Gerçek eyleme geçmek vücutla bağlantı kurmak ve tamamen onu kullanmak anlamına
gelecektir. İçsel duygularının üstünden atlamak ve onları en aza indirmek değil onlarla uyum
içinde olması ve onlara dikkat etmesi gerekecektir.

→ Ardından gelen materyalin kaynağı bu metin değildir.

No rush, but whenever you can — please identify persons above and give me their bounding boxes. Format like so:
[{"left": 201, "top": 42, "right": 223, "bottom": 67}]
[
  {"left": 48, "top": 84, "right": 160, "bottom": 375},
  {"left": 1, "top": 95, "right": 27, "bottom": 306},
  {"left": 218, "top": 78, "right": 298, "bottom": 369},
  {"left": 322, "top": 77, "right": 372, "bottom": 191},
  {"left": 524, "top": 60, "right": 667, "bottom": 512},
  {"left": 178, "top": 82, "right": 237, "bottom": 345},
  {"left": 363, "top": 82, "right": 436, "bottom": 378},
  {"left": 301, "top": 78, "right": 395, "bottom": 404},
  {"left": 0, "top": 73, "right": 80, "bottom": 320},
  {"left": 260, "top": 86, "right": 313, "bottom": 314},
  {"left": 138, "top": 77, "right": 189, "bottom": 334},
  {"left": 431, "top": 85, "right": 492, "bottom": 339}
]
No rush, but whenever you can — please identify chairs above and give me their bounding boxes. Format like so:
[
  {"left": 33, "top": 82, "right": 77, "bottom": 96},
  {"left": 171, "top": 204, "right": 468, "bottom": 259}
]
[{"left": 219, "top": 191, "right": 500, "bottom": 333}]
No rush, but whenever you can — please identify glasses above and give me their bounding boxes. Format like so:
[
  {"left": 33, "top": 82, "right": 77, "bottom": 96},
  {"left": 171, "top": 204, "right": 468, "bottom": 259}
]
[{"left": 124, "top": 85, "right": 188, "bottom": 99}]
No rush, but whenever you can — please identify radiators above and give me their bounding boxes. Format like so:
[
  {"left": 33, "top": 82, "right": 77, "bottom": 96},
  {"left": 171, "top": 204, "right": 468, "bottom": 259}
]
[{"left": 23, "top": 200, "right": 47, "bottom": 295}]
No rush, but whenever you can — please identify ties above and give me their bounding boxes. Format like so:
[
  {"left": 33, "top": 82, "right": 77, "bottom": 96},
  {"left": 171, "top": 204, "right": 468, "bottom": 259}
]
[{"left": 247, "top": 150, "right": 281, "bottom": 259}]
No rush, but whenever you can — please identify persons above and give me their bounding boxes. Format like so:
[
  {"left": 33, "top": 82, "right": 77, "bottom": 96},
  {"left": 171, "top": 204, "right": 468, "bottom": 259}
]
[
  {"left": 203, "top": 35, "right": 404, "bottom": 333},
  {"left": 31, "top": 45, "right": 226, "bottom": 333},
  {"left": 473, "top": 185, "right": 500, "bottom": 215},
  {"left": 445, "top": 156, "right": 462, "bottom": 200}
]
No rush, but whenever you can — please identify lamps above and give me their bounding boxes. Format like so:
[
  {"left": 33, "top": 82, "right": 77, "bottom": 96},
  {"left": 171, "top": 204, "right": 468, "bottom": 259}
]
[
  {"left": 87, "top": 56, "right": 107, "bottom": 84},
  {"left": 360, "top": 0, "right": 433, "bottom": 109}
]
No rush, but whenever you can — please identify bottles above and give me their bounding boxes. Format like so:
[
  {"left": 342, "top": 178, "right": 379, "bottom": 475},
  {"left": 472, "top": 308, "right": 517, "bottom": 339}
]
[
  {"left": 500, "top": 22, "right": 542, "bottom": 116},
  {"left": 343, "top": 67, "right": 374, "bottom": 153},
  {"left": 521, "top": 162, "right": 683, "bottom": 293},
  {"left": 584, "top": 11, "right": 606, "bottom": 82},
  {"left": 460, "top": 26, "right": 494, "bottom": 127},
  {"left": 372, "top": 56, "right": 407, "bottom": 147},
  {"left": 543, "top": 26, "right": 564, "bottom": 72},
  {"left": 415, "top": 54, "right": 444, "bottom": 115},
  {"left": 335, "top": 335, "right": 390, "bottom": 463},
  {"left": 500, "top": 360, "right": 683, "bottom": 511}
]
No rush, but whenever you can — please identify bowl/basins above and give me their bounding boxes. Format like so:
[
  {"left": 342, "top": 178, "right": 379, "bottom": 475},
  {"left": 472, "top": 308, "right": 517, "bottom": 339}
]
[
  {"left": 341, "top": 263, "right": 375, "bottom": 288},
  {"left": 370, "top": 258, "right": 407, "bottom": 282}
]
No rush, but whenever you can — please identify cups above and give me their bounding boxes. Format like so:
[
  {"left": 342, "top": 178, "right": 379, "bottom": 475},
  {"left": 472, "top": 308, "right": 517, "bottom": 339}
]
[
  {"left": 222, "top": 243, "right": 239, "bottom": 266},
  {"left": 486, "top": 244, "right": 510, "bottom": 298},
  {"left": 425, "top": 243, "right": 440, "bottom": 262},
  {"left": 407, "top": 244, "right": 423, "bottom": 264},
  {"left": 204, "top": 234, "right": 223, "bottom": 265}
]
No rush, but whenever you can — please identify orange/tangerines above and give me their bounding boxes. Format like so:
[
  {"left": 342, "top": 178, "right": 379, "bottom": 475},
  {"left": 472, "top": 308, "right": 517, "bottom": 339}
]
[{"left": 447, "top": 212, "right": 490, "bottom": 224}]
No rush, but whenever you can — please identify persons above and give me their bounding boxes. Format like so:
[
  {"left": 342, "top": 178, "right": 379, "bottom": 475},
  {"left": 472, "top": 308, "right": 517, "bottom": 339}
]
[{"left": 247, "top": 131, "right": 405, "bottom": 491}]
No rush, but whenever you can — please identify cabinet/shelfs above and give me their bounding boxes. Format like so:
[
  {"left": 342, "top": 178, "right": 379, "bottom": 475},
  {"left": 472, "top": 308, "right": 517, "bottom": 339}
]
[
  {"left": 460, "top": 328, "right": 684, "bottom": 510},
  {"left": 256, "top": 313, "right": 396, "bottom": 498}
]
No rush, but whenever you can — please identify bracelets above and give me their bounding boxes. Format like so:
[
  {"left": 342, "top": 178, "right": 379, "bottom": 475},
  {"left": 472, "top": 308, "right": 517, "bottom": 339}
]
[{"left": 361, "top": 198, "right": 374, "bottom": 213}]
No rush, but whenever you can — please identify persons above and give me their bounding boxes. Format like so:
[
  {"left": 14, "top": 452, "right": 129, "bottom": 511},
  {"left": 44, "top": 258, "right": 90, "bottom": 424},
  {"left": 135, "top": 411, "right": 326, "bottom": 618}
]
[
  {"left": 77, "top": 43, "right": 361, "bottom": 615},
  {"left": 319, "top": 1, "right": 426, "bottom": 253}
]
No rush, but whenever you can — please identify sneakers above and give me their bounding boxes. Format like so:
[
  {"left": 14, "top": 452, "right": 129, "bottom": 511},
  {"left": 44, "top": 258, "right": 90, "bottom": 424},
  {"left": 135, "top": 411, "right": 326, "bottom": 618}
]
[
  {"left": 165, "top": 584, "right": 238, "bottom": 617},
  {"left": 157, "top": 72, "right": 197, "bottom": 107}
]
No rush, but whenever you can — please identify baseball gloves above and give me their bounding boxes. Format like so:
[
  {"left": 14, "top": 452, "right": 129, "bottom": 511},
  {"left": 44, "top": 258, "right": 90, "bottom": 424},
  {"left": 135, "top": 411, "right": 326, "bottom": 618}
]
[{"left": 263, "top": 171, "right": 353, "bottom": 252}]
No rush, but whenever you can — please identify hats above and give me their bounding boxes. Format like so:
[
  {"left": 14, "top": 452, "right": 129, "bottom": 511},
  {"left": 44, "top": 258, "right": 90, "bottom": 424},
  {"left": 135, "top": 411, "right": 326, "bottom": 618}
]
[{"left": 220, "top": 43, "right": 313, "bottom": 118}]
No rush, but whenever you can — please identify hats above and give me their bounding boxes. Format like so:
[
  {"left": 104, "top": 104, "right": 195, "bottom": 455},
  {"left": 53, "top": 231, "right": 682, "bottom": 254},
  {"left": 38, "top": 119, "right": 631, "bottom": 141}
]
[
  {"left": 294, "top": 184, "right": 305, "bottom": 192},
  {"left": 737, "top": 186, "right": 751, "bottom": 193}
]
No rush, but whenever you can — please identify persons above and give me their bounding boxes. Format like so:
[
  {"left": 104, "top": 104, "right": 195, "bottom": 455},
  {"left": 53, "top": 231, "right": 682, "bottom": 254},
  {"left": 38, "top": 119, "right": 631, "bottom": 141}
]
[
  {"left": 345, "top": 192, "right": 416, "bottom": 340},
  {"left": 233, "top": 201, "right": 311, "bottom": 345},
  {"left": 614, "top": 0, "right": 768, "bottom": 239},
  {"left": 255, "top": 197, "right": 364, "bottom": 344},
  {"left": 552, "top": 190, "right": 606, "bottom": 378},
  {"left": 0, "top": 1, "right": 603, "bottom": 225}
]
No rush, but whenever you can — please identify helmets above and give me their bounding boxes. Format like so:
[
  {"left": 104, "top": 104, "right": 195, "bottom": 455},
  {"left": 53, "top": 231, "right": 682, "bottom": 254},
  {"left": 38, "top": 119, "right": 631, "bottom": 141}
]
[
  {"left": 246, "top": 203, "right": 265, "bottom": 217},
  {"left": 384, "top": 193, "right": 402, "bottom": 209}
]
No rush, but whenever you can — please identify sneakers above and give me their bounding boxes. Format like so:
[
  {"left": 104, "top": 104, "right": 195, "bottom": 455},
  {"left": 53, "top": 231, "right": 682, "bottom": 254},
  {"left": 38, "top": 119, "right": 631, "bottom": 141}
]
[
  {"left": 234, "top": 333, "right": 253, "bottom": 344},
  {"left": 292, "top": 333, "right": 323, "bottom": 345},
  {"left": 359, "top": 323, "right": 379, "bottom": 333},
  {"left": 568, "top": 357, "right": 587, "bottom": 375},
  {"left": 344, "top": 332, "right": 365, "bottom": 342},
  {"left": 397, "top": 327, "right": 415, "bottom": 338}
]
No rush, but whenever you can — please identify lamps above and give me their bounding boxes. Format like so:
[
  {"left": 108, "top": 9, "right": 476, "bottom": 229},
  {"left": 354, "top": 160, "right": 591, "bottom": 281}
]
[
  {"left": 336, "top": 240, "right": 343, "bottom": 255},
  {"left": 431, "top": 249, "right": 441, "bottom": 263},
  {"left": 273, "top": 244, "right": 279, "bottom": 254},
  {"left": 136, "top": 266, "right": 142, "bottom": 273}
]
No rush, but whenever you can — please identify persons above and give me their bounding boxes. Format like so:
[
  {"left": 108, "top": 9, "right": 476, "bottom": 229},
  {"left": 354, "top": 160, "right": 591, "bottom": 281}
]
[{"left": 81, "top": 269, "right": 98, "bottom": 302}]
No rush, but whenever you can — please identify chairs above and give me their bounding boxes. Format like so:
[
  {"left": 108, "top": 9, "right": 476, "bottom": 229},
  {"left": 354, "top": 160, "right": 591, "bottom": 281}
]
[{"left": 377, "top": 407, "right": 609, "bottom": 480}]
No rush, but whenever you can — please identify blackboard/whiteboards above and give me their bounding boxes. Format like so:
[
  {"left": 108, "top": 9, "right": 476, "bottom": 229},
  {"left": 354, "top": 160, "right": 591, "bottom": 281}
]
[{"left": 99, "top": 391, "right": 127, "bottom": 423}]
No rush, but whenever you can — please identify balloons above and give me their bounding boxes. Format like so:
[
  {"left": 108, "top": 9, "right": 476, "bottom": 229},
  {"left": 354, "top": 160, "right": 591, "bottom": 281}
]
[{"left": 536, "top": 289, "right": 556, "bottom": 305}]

Vücuduyla derin tecrübî bir bağlantı
kurmak bütün yılların ihmalini su yüzüne çıkaracak ve büyük olasılıkla çok fazla acı tecrübe
edilecektir. Zihni daha keskin ve açık hale gelecektir. Kendisini daha canlı ve hayatın bir
parçası hissetmeye başlayacaktır. Nihayet içindeki uyanıklığa odaklanmaya devam ettikçe
hissedeceği şey ruhunun bütünlüğü olacaktır.
Daha hazır oldukça ruhunda büyük bir boşluk olarak hissedilen “asli doğasıyla temas
eksikliğinin” daha çok farkında olacaktır. Kendisini bu boşluğu hissetmeye bıraktıkça;
kendini gaflet veya oyalanmaya vererek ondan kaçmak yerine onu merak ettikçe büyük bir
boşluk olarak hissettiği şeyin değiştiğini görecektir. Ona doğru yöneldikçe ve nasıl bir şey
olduğunu keşfettikçe negatiflik ve eksiklik duygusu dönüşecektir. Boşluk bir genişlik haline
gelecektir ve zamanla bu içsel keşifleri tekrar tekrar yaptıkça “Varlığın” bütün nitelikleri
bilincinde aşama aşama ortaya çıkacaktır. Uzun bir süre “Varlık” bir gelip bir gidiyormuş gibi
gelecektir, ta ki ruhunda kritik bir eşiğe ulaşıncaya ve “kimliği”, “kişilikten Mutlak Varlığa”
dönüşünceye kadar. O zaman Varlığın onun tecrübesinin zemini (toprağı) olduğunu
hissedecek ve her zaman orda olanın bilincini kazanarak, gelen ve gidenin kendisi olduğunu
görecektir.
Nihayet kişiliğinin kabuğu, “Varlığa” karşı daha şeffaf hale gelecek ve bu olunca
kendisini taklit etmeye çalıştığı “Varlığın” niteliklerini tecrübe ederken, tecessüm ettirirken ve
ortaya koyarken bulacaktır. İçsel tecrübesi, kendini değersiz, sevilmeyen, önemsiz ve gözardı
edilen olarak hissetmekten çıkıp; “desteklenmiş, ihtimam gösterilmiş, sevgi ve şefkatle dolu
evrenin” bir parçası şeklinde hissetmeye dönecektir. Bu olduğunda uzun bir süre sonunda
kendisinin İlahi Aşkın tam bir tezahürü ve tecessümü olduğunu tamamen bilecektir.